#### Task details:
Lay out the records as a JSON list of strings, starting at the beginning and ending at the line that contains "86L157 83L146 75L140", with one string per line and blank lines left out. Leave the pictures out of the answer.

··· Data records

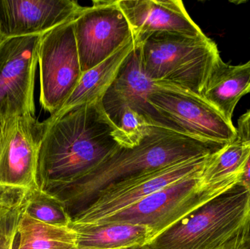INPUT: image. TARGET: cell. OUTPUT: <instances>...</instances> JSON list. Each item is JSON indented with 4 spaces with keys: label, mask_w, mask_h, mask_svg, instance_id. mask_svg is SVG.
I'll return each instance as SVG.
<instances>
[{
    "label": "cell",
    "mask_w": 250,
    "mask_h": 249,
    "mask_svg": "<svg viewBox=\"0 0 250 249\" xmlns=\"http://www.w3.org/2000/svg\"><path fill=\"white\" fill-rule=\"evenodd\" d=\"M156 86L157 83L146 75L140 48L135 47L103 97V106L108 109L126 105L142 114L152 125L169 129L166 121L148 102V95Z\"/></svg>",
    "instance_id": "obj_14"
},
{
    "label": "cell",
    "mask_w": 250,
    "mask_h": 249,
    "mask_svg": "<svg viewBox=\"0 0 250 249\" xmlns=\"http://www.w3.org/2000/svg\"><path fill=\"white\" fill-rule=\"evenodd\" d=\"M156 83L148 95V102L170 130L219 146H226L238 138L233 122L202 96L176 85Z\"/></svg>",
    "instance_id": "obj_5"
},
{
    "label": "cell",
    "mask_w": 250,
    "mask_h": 249,
    "mask_svg": "<svg viewBox=\"0 0 250 249\" xmlns=\"http://www.w3.org/2000/svg\"><path fill=\"white\" fill-rule=\"evenodd\" d=\"M224 146L154 126L139 144L119 146L89 173L50 194L64 203L73 219L98 193L113 184L178 162L209 156Z\"/></svg>",
    "instance_id": "obj_2"
},
{
    "label": "cell",
    "mask_w": 250,
    "mask_h": 249,
    "mask_svg": "<svg viewBox=\"0 0 250 249\" xmlns=\"http://www.w3.org/2000/svg\"><path fill=\"white\" fill-rule=\"evenodd\" d=\"M138 48L148 78L156 83L180 86L200 96L220 57L215 42L207 36L154 34Z\"/></svg>",
    "instance_id": "obj_4"
},
{
    "label": "cell",
    "mask_w": 250,
    "mask_h": 249,
    "mask_svg": "<svg viewBox=\"0 0 250 249\" xmlns=\"http://www.w3.org/2000/svg\"><path fill=\"white\" fill-rule=\"evenodd\" d=\"M73 20L82 73L111 57L129 39L130 26L114 0L93 1Z\"/></svg>",
    "instance_id": "obj_10"
},
{
    "label": "cell",
    "mask_w": 250,
    "mask_h": 249,
    "mask_svg": "<svg viewBox=\"0 0 250 249\" xmlns=\"http://www.w3.org/2000/svg\"><path fill=\"white\" fill-rule=\"evenodd\" d=\"M250 141L237 138L211 155L199 178L202 191L224 192L240 181Z\"/></svg>",
    "instance_id": "obj_18"
},
{
    "label": "cell",
    "mask_w": 250,
    "mask_h": 249,
    "mask_svg": "<svg viewBox=\"0 0 250 249\" xmlns=\"http://www.w3.org/2000/svg\"><path fill=\"white\" fill-rule=\"evenodd\" d=\"M250 229V193L239 181L151 240L143 249H219Z\"/></svg>",
    "instance_id": "obj_3"
},
{
    "label": "cell",
    "mask_w": 250,
    "mask_h": 249,
    "mask_svg": "<svg viewBox=\"0 0 250 249\" xmlns=\"http://www.w3.org/2000/svg\"><path fill=\"white\" fill-rule=\"evenodd\" d=\"M78 249H123L144 247L153 239L148 227L122 222L72 223Z\"/></svg>",
    "instance_id": "obj_17"
},
{
    "label": "cell",
    "mask_w": 250,
    "mask_h": 249,
    "mask_svg": "<svg viewBox=\"0 0 250 249\" xmlns=\"http://www.w3.org/2000/svg\"><path fill=\"white\" fill-rule=\"evenodd\" d=\"M43 128L35 116L0 120V185L38 190V155Z\"/></svg>",
    "instance_id": "obj_11"
},
{
    "label": "cell",
    "mask_w": 250,
    "mask_h": 249,
    "mask_svg": "<svg viewBox=\"0 0 250 249\" xmlns=\"http://www.w3.org/2000/svg\"><path fill=\"white\" fill-rule=\"evenodd\" d=\"M250 93V61L230 65L218 57L203 89L201 96L228 121H232L235 108L242 96Z\"/></svg>",
    "instance_id": "obj_15"
},
{
    "label": "cell",
    "mask_w": 250,
    "mask_h": 249,
    "mask_svg": "<svg viewBox=\"0 0 250 249\" xmlns=\"http://www.w3.org/2000/svg\"><path fill=\"white\" fill-rule=\"evenodd\" d=\"M73 20L43 34L40 42V102L51 115L70 97L83 75Z\"/></svg>",
    "instance_id": "obj_6"
},
{
    "label": "cell",
    "mask_w": 250,
    "mask_h": 249,
    "mask_svg": "<svg viewBox=\"0 0 250 249\" xmlns=\"http://www.w3.org/2000/svg\"><path fill=\"white\" fill-rule=\"evenodd\" d=\"M84 7L73 0H0V32L6 38L42 35Z\"/></svg>",
    "instance_id": "obj_13"
},
{
    "label": "cell",
    "mask_w": 250,
    "mask_h": 249,
    "mask_svg": "<svg viewBox=\"0 0 250 249\" xmlns=\"http://www.w3.org/2000/svg\"><path fill=\"white\" fill-rule=\"evenodd\" d=\"M25 213L32 219L53 226L67 228L73 223L64 203L40 190L31 191Z\"/></svg>",
    "instance_id": "obj_22"
},
{
    "label": "cell",
    "mask_w": 250,
    "mask_h": 249,
    "mask_svg": "<svg viewBox=\"0 0 250 249\" xmlns=\"http://www.w3.org/2000/svg\"><path fill=\"white\" fill-rule=\"evenodd\" d=\"M31 191L0 185V249H13L18 227L26 211Z\"/></svg>",
    "instance_id": "obj_20"
},
{
    "label": "cell",
    "mask_w": 250,
    "mask_h": 249,
    "mask_svg": "<svg viewBox=\"0 0 250 249\" xmlns=\"http://www.w3.org/2000/svg\"><path fill=\"white\" fill-rule=\"evenodd\" d=\"M211 155L178 162L113 184L98 193L86 209L73 217V223L96 224L111 217L164 187L201 172Z\"/></svg>",
    "instance_id": "obj_8"
},
{
    "label": "cell",
    "mask_w": 250,
    "mask_h": 249,
    "mask_svg": "<svg viewBox=\"0 0 250 249\" xmlns=\"http://www.w3.org/2000/svg\"><path fill=\"white\" fill-rule=\"evenodd\" d=\"M117 1L130 26L136 48L154 34L167 32L193 38L207 36L191 19L180 0Z\"/></svg>",
    "instance_id": "obj_12"
},
{
    "label": "cell",
    "mask_w": 250,
    "mask_h": 249,
    "mask_svg": "<svg viewBox=\"0 0 250 249\" xmlns=\"http://www.w3.org/2000/svg\"><path fill=\"white\" fill-rule=\"evenodd\" d=\"M134 48L133 39H129L105 61L83 73L79 84L64 105L42 122L51 124L75 108L102 99Z\"/></svg>",
    "instance_id": "obj_16"
},
{
    "label": "cell",
    "mask_w": 250,
    "mask_h": 249,
    "mask_svg": "<svg viewBox=\"0 0 250 249\" xmlns=\"http://www.w3.org/2000/svg\"><path fill=\"white\" fill-rule=\"evenodd\" d=\"M240 182L247 187L250 193V152L241 176Z\"/></svg>",
    "instance_id": "obj_25"
},
{
    "label": "cell",
    "mask_w": 250,
    "mask_h": 249,
    "mask_svg": "<svg viewBox=\"0 0 250 249\" xmlns=\"http://www.w3.org/2000/svg\"><path fill=\"white\" fill-rule=\"evenodd\" d=\"M202 171L164 187L123 211L96 224L122 222L144 225L151 230L154 239L224 192L201 190L199 178Z\"/></svg>",
    "instance_id": "obj_7"
},
{
    "label": "cell",
    "mask_w": 250,
    "mask_h": 249,
    "mask_svg": "<svg viewBox=\"0 0 250 249\" xmlns=\"http://www.w3.org/2000/svg\"><path fill=\"white\" fill-rule=\"evenodd\" d=\"M42 35L6 38L0 44V120L35 116V73Z\"/></svg>",
    "instance_id": "obj_9"
},
{
    "label": "cell",
    "mask_w": 250,
    "mask_h": 249,
    "mask_svg": "<svg viewBox=\"0 0 250 249\" xmlns=\"http://www.w3.org/2000/svg\"><path fill=\"white\" fill-rule=\"evenodd\" d=\"M104 110L115 126L116 139L122 147L139 144L154 127L142 114L126 105Z\"/></svg>",
    "instance_id": "obj_21"
},
{
    "label": "cell",
    "mask_w": 250,
    "mask_h": 249,
    "mask_svg": "<svg viewBox=\"0 0 250 249\" xmlns=\"http://www.w3.org/2000/svg\"><path fill=\"white\" fill-rule=\"evenodd\" d=\"M238 138L250 141V109L241 116L238 121Z\"/></svg>",
    "instance_id": "obj_24"
},
{
    "label": "cell",
    "mask_w": 250,
    "mask_h": 249,
    "mask_svg": "<svg viewBox=\"0 0 250 249\" xmlns=\"http://www.w3.org/2000/svg\"><path fill=\"white\" fill-rule=\"evenodd\" d=\"M13 249H78L76 232L70 227L53 226L23 213Z\"/></svg>",
    "instance_id": "obj_19"
},
{
    "label": "cell",
    "mask_w": 250,
    "mask_h": 249,
    "mask_svg": "<svg viewBox=\"0 0 250 249\" xmlns=\"http://www.w3.org/2000/svg\"><path fill=\"white\" fill-rule=\"evenodd\" d=\"M41 123L37 184L48 194L80 179L120 146L102 99L75 108L51 124Z\"/></svg>",
    "instance_id": "obj_1"
},
{
    "label": "cell",
    "mask_w": 250,
    "mask_h": 249,
    "mask_svg": "<svg viewBox=\"0 0 250 249\" xmlns=\"http://www.w3.org/2000/svg\"><path fill=\"white\" fill-rule=\"evenodd\" d=\"M123 249H143V247H134V248Z\"/></svg>",
    "instance_id": "obj_27"
},
{
    "label": "cell",
    "mask_w": 250,
    "mask_h": 249,
    "mask_svg": "<svg viewBox=\"0 0 250 249\" xmlns=\"http://www.w3.org/2000/svg\"><path fill=\"white\" fill-rule=\"evenodd\" d=\"M5 39V37H4V35H3L1 33V32H0V44H1V42H2L3 41H4Z\"/></svg>",
    "instance_id": "obj_26"
},
{
    "label": "cell",
    "mask_w": 250,
    "mask_h": 249,
    "mask_svg": "<svg viewBox=\"0 0 250 249\" xmlns=\"http://www.w3.org/2000/svg\"><path fill=\"white\" fill-rule=\"evenodd\" d=\"M219 249H250V229L244 231Z\"/></svg>",
    "instance_id": "obj_23"
}]
</instances>
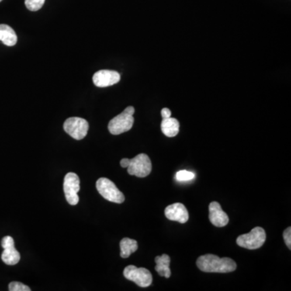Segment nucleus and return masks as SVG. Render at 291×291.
Wrapping results in <instances>:
<instances>
[{
  "label": "nucleus",
  "instance_id": "obj_5",
  "mask_svg": "<svg viewBox=\"0 0 291 291\" xmlns=\"http://www.w3.org/2000/svg\"><path fill=\"white\" fill-rule=\"evenodd\" d=\"M127 169L129 175L143 178L150 173L152 169V164L147 154H139L134 158L129 160Z\"/></svg>",
  "mask_w": 291,
  "mask_h": 291
},
{
  "label": "nucleus",
  "instance_id": "obj_12",
  "mask_svg": "<svg viewBox=\"0 0 291 291\" xmlns=\"http://www.w3.org/2000/svg\"><path fill=\"white\" fill-rule=\"evenodd\" d=\"M209 219L210 223L217 227H223L229 223V218L223 211L220 204L213 202L209 206Z\"/></svg>",
  "mask_w": 291,
  "mask_h": 291
},
{
  "label": "nucleus",
  "instance_id": "obj_20",
  "mask_svg": "<svg viewBox=\"0 0 291 291\" xmlns=\"http://www.w3.org/2000/svg\"><path fill=\"white\" fill-rule=\"evenodd\" d=\"M283 239L285 240V244L287 246L289 250L291 249V227L289 226L285 229L283 232Z\"/></svg>",
  "mask_w": 291,
  "mask_h": 291
},
{
  "label": "nucleus",
  "instance_id": "obj_15",
  "mask_svg": "<svg viewBox=\"0 0 291 291\" xmlns=\"http://www.w3.org/2000/svg\"><path fill=\"white\" fill-rule=\"evenodd\" d=\"M0 41L7 46H13L17 42V36L12 28L7 25H0Z\"/></svg>",
  "mask_w": 291,
  "mask_h": 291
},
{
  "label": "nucleus",
  "instance_id": "obj_6",
  "mask_svg": "<svg viewBox=\"0 0 291 291\" xmlns=\"http://www.w3.org/2000/svg\"><path fill=\"white\" fill-rule=\"evenodd\" d=\"M123 274L126 279L134 282L140 287H148L152 283V275L147 268L129 265L125 268Z\"/></svg>",
  "mask_w": 291,
  "mask_h": 291
},
{
  "label": "nucleus",
  "instance_id": "obj_10",
  "mask_svg": "<svg viewBox=\"0 0 291 291\" xmlns=\"http://www.w3.org/2000/svg\"><path fill=\"white\" fill-rule=\"evenodd\" d=\"M121 80V75L118 71L109 70H101L93 75L94 84L99 88H106L118 84Z\"/></svg>",
  "mask_w": 291,
  "mask_h": 291
},
{
  "label": "nucleus",
  "instance_id": "obj_3",
  "mask_svg": "<svg viewBox=\"0 0 291 291\" xmlns=\"http://www.w3.org/2000/svg\"><path fill=\"white\" fill-rule=\"evenodd\" d=\"M266 240V233L262 227L257 226L247 234L241 235L236 240L240 247L249 250L258 249L262 247Z\"/></svg>",
  "mask_w": 291,
  "mask_h": 291
},
{
  "label": "nucleus",
  "instance_id": "obj_16",
  "mask_svg": "<svg viewBox=\"0 0 291 291\" xmlns=\"http://www.w3.org/2000/svg\"><path fill=\"white\" fill-rule=\"evenodd\" d=\"M138 242L136 240L129 238H124L121 240L120 255L122 258H128L132 253H135L138 250Z\"/></svg>",
  "mask_w": 291,
  "mask_h": 291
},
{
  "label": "nucleus",
  "instance_id": "obj_22",
  "mask_svg": "<svg viewBox=\"0 0 291 291\" xmlns=\"http://www.w3.org/2000/svg\"><path fill=\"white\" fill-rule=\"evenodd\" d=\"M120 164L122 168H127L129 164V159H122V160H121Z\"/></svg>",
  "mask_w": 291,
  "mask_h": 291
},
{
  "label": "nucleus",
  "instance_id": "obj_18",
  "mask_svg": "<svg viewBox=\"0 0 291 291\" xmlns=\"http://www.w3.org/2000/svg\"><path fill=\"white\" fill-rule=\"evenodd\" d=\"M195 177V174L192 171H186V170H181L177 173V181H191Z\"/></svg>",
  "mask_w": 291,
  "mask_h": 291
},
{
  "label": "nucleus",
  "instance_id": "obj_9",
  "mask_svg": "<svg viewBox=\"0 0 291 291\" xmlns=\"http://www.w3.org/2000/svg\"><path fill=\"white\" fill-rule=\"evenodd\" d=\"M1 246L4 249L1 256L2 261L6 265H16L21 260V254L17 250L15 249V242L13 239L11 237L4 239L1 242Z\"/></svg>",
  "mask_w": 291,
  "mask_h": 291
},
{
  "label": "nucleus",
  "instance_id": "obj_21",
  "mask_svg": "<svg viewBox=\"0 0 291 291\" xmlns=\"http://www.w3.org/2000/svg\"><path fill=\"white\" fill-rule=\"evenodd\" d=\"M161 115L163 119H164V118H171V110H170L169 109H168V108H164V109H162Z\"/></svg>",
  "mask_w": 291,
  "mask_h": 291
},
{
  "label": "nucleus",
  "instance_id": "obj_7",
  "mask_svg": "<svg viewBox=\"0 0 291 291\" xmlns=\"http://www.w3.org/2000/svg\"><path fill=\"white\" fill-rule=\"evenodd\" d=\"M63 128L73 139L81 140L88 134L89 124L84 118H70L65 121Z\"/></svg>",
  "mask_w": 291,
  "mask_h": 291
},
{
  "label": "nucleus",
  "instance_id": "obj_19",
  "mask_svg": "<svg viewBox=\"0 0 291 291\" xmlns=\"http://www.w3.org/2000/svg\"><path fill=\"white\" fill-rule=\"evenodd\" d=\"M8 289L10 291H30V288L28 285H24L19 282H12L9 284Z\"/></svg>",
  "mask_w": 291,
  "mask_h": 291
},
{
  "label": "nucleus",
  "instance_id": "obj_2",
  "mask_svg": "<svg viewBox=\"0 0 291 291\" xmlns=\"http://www.w3.org/2000/svg\"><path fill=\"white\" fill-rule=\"evenodd\" d=\"M135 112V109L133 106H129L126 108L122 113L112 118L109 122V132L113 135H118L121 133L129 131L133 127L134 118L133 113Z\"/></svg>",
  "mask_w": 291,
  "mask_h": 291
},
{
  "label": "nucleus",
  "instance_id": "obj_4",
  "mask_svg": "<svg viewBox=\"0 0 291 291\" xmlns=\"http://www.w3.org/2000/svg\"><path fill=\"white\" fill-rule=\"evenodd\" d=\"M96 188L101 196L109 202L118 204L125 202L124 194L118 189L114 183L108 178H100L96 181Z\"/></svg>",
  "mask_w": 291,
  "mask_h": 291
},
{
  "label": "nucleus",
  "instance_id": "obj_11",
  "mask_svg": "<svg viewBox=\"0 0 291 291\" xmlns=\"http://www.w3.org/2000/svg\"><path fill=\"white\" fill-rule=\"evenodd\" d=\"M166 218L171 221H176L180 223H185L188 220V212L182 203L171 204L166 207L164 210Z\"/></svg>",
  "mask_w": 291,
  "mask_h": 291
},
{
  "label": "nucleus",
  "instance_id": "obj_14",
  "mask_svg": "<svg viewBox=\"0 0 291 291\" xmlns=\"http://www.w3.org/2000/svg\"><path fill=\"white\" fill-rule=\"evenodd\" d=\"M156 263V270L160 274V276L165 277L166 278H169L171 277V270H170V263L171 258L167 254H164L161 257H156L154 259Z\"/></svg>",
  "mask_w": 291,
  "mask_h": 291
},
{
  "label": "nucleus",
  "instance_id": "obj_1",
  "mask_svg": "<svg viewBox=\"0 0 291 291\" xmlns=\"http://www.w3.org/2000/svg\"><path fill=\"white\" fill-rule=\"evenodd\" d=\"M197 265L200 270L205 273H226L233 272L237 268V265L232 259L228 257L220 258L213 254H206L201 256L197 260Z\"/></svg>",
  "mask_w": 291,
  "mask_h": 291
},
{
  "label": "nucleus",
  "instance_id": "obj_23",
  "mask_svg": "<svg viewBox=\"0 0 291 291\" xmlns=\"http://www.w3.org/2000/svg\"><path fill=\"white\" fill-rule=\"evenodd\" d=\"M1 1H2V0H0V2H1Z\"/></svg>",
  "mask_w": 291,
  "mask_h": 291
},
{
  "label": "nucleus",
  "instance_id": "obj_8",
  "mask_svg": "<svg viewBox=\"0 0 291 291\" xmlns=\"http://www.w3.org/2000/svg\"><path fill=\"white\" fill-rule=\"evenodd\" d=\"M65 196L71 206H75L80 202L78 192L80 190V181L77 174L69 172L64 178L63 184Z\"/></svg>",
  "mask_w": 291,
  "mask_h": 291
},
{
  "label": "nucleus",
  "instance_id": "obj_17",
  "mask_svg": "<svg viewBox=\"0 0 291 291\" xmlns=\"http://www.w3.org/2000/svg\"><path fill=\"white\" fill-rule=\"evenodd\" d=\"M46 0H25V6L29 11L36 12L43 7Z\"/></svg>",
  "mask_w": 291,
  "mask_h": 291
},
{
  "label": "nucleus",
  "instance_id": "obj_13",
  "mask_svg": "<svg viewBox=\"0 0 291 291\" xmlns=\"http://www.w3.org/2000/svg\"><path fill=\"white\" fill-rule=\"evenodd\" d=\"M161 129L167 137H175L179 133V122L173 118H164L161 122Z\"/></svg>",
  "mask_w": 291,
  "mask_h": 291
}]
</instances>
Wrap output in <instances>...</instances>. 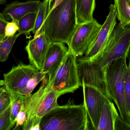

······

#### Answer:
[
  "INPUT: image. TARGET: cell. OUTPUT: <instances>...</instances> JSON list. Each item is JSON indented with 4 spaces with keys: label, mask_w, mask_h, mask_svg, instance_id. mask_svg is SVG.",
  "I'll return each instance as SVG.",
  "<instances>",
  "[{",
  "    \"label\": \"cell\",",
  "    \"mask_w\": 250,",
  "    \"mask_h\": 249,",
  "    \"mask_svg\": \"<svg viewBox=\\\"0 0 250 249\\\" xmlns=\\\"http://www.w3.org/2000/svg\\\"><path fill=\\\"white\\\" fill-rule=\\\"evenodd\\\" d=\\\"M156 86L157 83L146 75L140 48L135 47L103 97V106L108 109L126 105L142 114L152 125L169 129L166 121L148 102V95Z\\\"/></svg>\","
]